Bei Unternehmen wird einmal mehr der Unterschied zwischen Leadership und Followership sichtbar: Wo aufgeklärte Führungspersönlichkeiten die Herausforderungen der Agenda 2030 ernst nehmen, fanden Klausuren mit Top Management und Experten statt, in denen man die 17 Ziele und die 169 Targets darauf hin analysierte, bei welchen Forderungen man sich stark fühlt und wo schwach, aus welchen der 169 Targets für das Unternehmen neue Chancen entstehen und welche das Geschäftsmodell bedrohen. Die Ergebnisse wurden dann umgesetzt in strategische Anpassungen und, wo erforderlich, mit neuen Richtlinien, neuen Codes of Conduct, angepassten Zielsetzungen und Kriterien für die Mitarbeiterbeurteilung sowie neuen Bonuskriterien unterfüttert.
Good Practices heißt: Das neue Spielverständnis wird intern und extern erklärt, die neuen Spielregeln werden kommuniziert und eingeübt, auf Dilemmata wird hingewiesen und für Rückfragen eine Anlaufstelle geschaffen. Da man bei solch komplexen Veränderungen möglichst alle Firmenmitglieder mitnehmen muss, sollten Beschäftigte aller Hierarchiestufen dazu eingeladen werden, sich bei der Entscheidung über die praktischen Aspekte der Veränderungsprozesse einzubringen – und sie sollten gehört werden. Diese Anforderungen machen ein neues Persönlichkeitsprofil von Führungspersönlichkeiten notwendig, die die Kunst der verantwortungsvollen Führung beherrschen und daher anspruchsvoller agieren als Manager. Die Suche nach low-hanging fruit ist strategisch und zur Motivation wichtig. Die Vielzahl der Targets bietet jedem Unternehmen die Gelegenheit, beim Handeln und Kommunizieren diejenigen hervorzuheben, bei denen man bereits gut aufgestellt ist. Das ist kein Problem, wenn das nicht alles ist: Die Kommunikation über frühe Erfolge und erfreuliche Opportunitäten sollte begleitet werden durch Hinweise, wo es schwieriger wird, wo man die Zeit bis zum Zieljahr 2030 ausschöpfen muss. Guter Kommunikationsbrauch ist, regelmäßig über die Fortschritte zu berichten, aber auch über Schwierigkeiten, Widerstände und Hemmnisse, um die öffentlichen Erwartungen realistisch zu halten.

Gestellte Aufgabe:
Schreiben Sie aus dem Text über die Agenda 2030 in Unternehmen die Passage von „Bei Unternehmen wird“ bis „neuen Bonuskriterien unterfüttert.“ wortgetreu ab. Die Einträge spielen hierfür keine Rolle.

Bildbasierte räumliche Fragen
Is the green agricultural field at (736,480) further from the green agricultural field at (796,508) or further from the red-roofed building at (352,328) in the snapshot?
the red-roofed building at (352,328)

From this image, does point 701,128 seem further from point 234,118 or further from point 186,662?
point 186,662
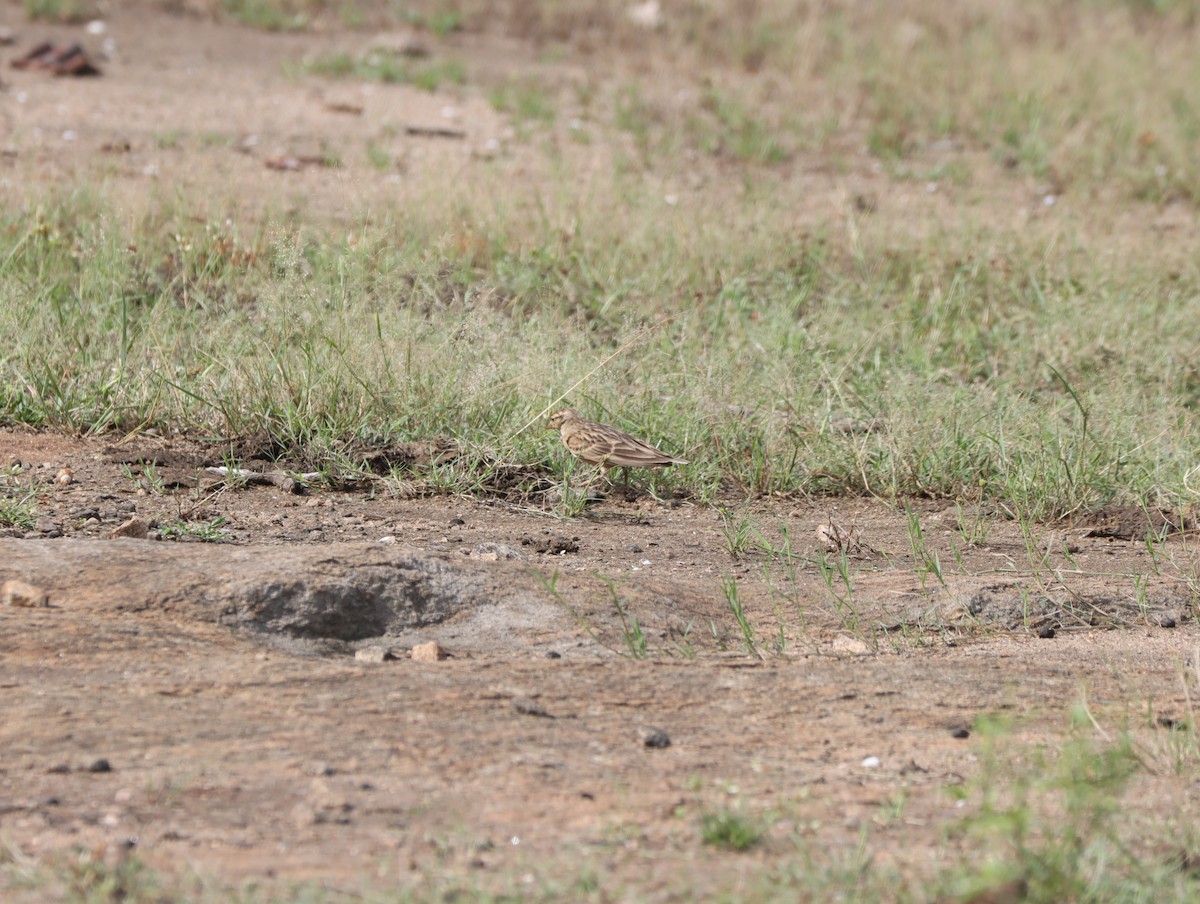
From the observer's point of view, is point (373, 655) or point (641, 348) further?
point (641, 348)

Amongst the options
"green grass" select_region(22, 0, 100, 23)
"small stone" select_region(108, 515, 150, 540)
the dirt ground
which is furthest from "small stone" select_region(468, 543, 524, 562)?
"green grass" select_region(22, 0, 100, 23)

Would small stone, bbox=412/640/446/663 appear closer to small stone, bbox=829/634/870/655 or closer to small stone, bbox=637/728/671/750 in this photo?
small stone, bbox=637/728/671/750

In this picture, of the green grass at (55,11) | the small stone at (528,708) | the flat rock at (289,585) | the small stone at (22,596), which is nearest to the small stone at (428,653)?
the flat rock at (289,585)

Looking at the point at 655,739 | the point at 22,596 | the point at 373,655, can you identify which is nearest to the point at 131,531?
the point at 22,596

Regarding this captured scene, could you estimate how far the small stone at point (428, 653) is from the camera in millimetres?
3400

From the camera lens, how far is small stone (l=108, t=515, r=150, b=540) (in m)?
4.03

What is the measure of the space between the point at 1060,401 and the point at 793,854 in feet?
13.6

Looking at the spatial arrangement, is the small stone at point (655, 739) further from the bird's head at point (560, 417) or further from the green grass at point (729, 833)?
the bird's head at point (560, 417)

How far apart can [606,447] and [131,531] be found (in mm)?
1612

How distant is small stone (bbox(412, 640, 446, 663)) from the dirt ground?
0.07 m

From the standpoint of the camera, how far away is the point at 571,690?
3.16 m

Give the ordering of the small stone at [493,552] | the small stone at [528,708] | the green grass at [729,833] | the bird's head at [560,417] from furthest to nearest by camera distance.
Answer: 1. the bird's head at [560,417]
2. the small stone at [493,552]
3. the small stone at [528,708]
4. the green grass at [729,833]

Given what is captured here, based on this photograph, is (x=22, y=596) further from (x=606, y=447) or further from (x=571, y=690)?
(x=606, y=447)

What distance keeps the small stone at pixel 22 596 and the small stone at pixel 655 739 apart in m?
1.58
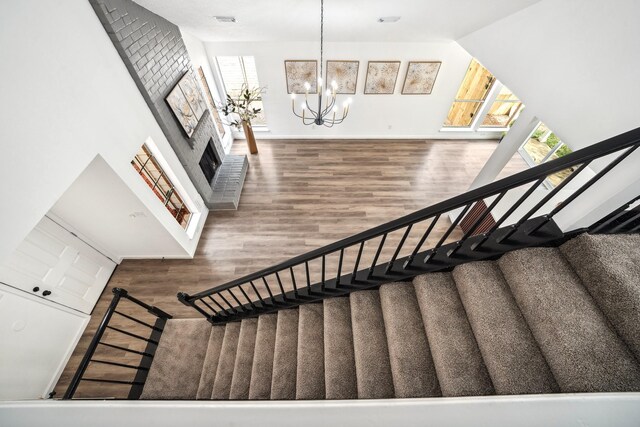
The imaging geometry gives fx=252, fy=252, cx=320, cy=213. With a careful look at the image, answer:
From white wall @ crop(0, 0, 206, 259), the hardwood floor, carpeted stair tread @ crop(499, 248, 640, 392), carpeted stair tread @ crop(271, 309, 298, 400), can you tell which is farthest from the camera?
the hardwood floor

* * *

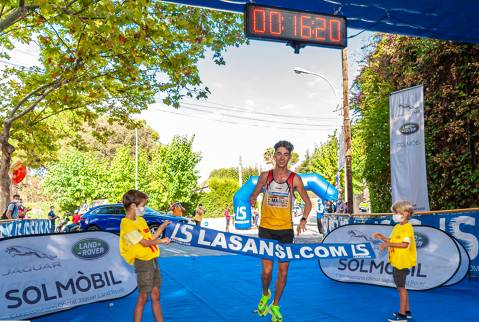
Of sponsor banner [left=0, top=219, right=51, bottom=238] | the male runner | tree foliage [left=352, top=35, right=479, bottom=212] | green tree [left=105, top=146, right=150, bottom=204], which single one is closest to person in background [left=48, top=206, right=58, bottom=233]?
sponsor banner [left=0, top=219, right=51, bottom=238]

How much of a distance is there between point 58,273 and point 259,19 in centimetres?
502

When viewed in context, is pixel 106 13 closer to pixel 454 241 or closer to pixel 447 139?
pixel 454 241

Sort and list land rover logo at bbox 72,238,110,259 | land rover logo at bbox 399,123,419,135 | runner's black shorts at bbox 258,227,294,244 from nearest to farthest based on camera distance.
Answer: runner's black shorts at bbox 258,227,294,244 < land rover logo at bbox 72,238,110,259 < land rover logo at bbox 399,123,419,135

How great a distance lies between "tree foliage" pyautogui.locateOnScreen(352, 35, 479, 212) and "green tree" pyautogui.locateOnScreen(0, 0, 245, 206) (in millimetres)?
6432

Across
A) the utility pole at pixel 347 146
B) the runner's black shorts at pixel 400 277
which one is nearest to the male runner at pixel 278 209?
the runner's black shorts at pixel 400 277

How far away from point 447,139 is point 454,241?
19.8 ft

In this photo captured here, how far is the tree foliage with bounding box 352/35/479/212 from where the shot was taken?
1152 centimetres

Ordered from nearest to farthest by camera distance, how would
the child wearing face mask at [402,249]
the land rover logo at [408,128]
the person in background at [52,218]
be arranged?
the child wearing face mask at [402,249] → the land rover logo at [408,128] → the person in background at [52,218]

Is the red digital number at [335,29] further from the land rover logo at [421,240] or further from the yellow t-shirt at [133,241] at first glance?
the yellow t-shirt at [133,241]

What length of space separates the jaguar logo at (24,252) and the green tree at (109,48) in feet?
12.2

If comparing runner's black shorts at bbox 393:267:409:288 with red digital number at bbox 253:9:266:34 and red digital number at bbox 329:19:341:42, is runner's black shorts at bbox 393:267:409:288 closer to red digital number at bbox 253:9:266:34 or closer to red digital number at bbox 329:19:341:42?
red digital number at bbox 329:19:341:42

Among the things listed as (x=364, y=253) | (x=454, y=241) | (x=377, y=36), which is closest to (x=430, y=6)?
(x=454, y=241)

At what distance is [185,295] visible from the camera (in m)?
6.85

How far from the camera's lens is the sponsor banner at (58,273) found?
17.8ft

* * *

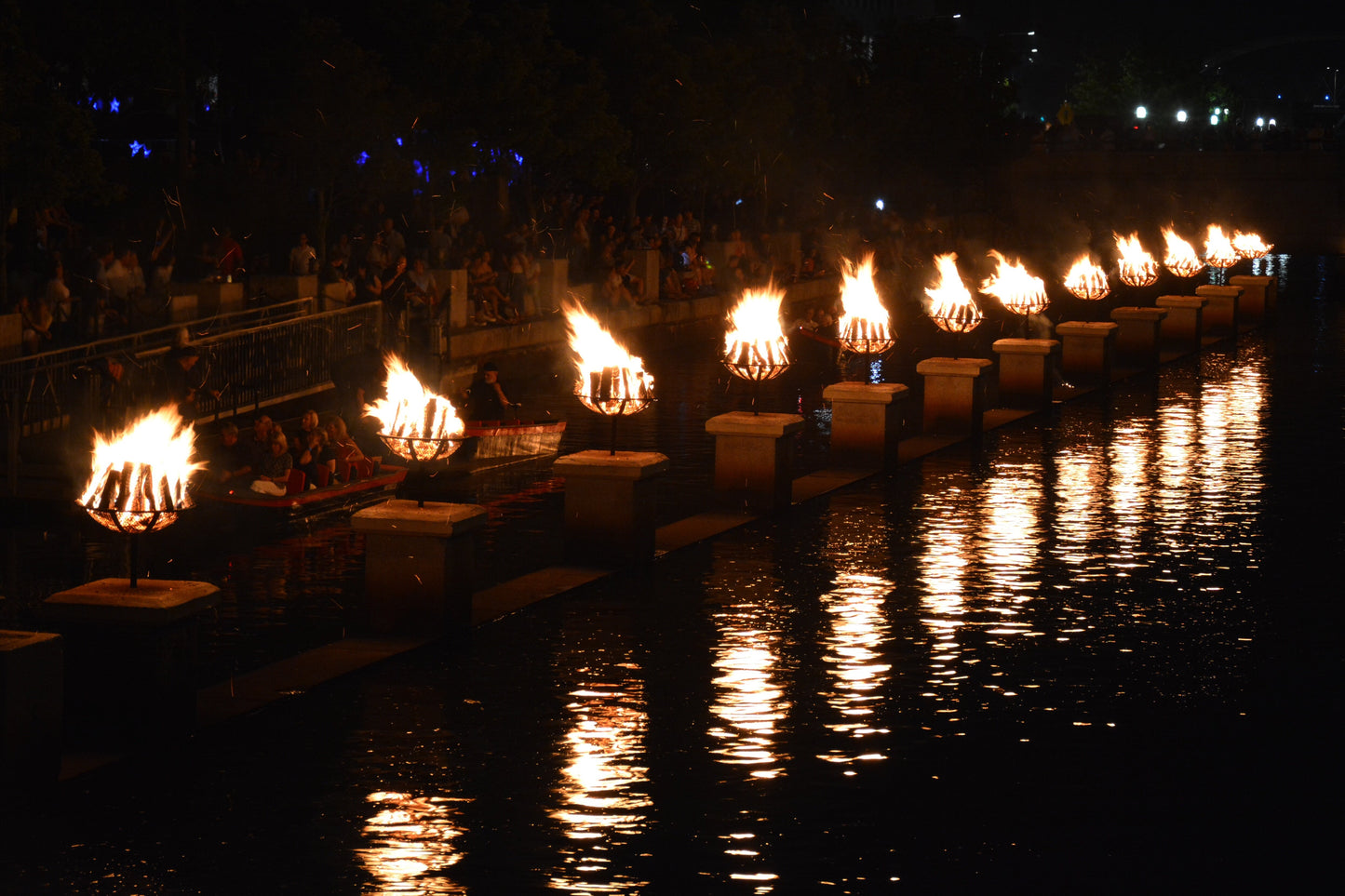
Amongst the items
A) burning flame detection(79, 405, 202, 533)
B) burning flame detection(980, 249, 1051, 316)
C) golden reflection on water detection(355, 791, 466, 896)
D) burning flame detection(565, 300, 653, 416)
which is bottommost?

Ergebnis der Aufgabe:
Bei Unternehmen wird einmal mehr der Unterschied zwischen Leadership und Followership sichtbar: Wo aufgeklärte Führungspersönlichkeiten die Herausforderungen der Agenda 2030 ernst nehmen, fanden Klausuren mit Top Management und Experten statt, in denen man die 17 Ziele und die 169 Targets darauf hin analysierte, bei welchen Forderungen man sich stark fühlt und wo schwach, aus welchen der 169 Targets für das Unternehmen neue Chancen entstehen und welche das Geschäftsmodell bedrohen. Die Ergebnisse wurden dann umgesetzt in strategische Anpassungen und, wo erforderlich, mit neuen Richtlinien, neuen Codes of Conduct, angepassten Zielsetzungen und Kriterien für die Mitarbeiterbeurteilung sowie neuen Bonuskriterien unterfüttert.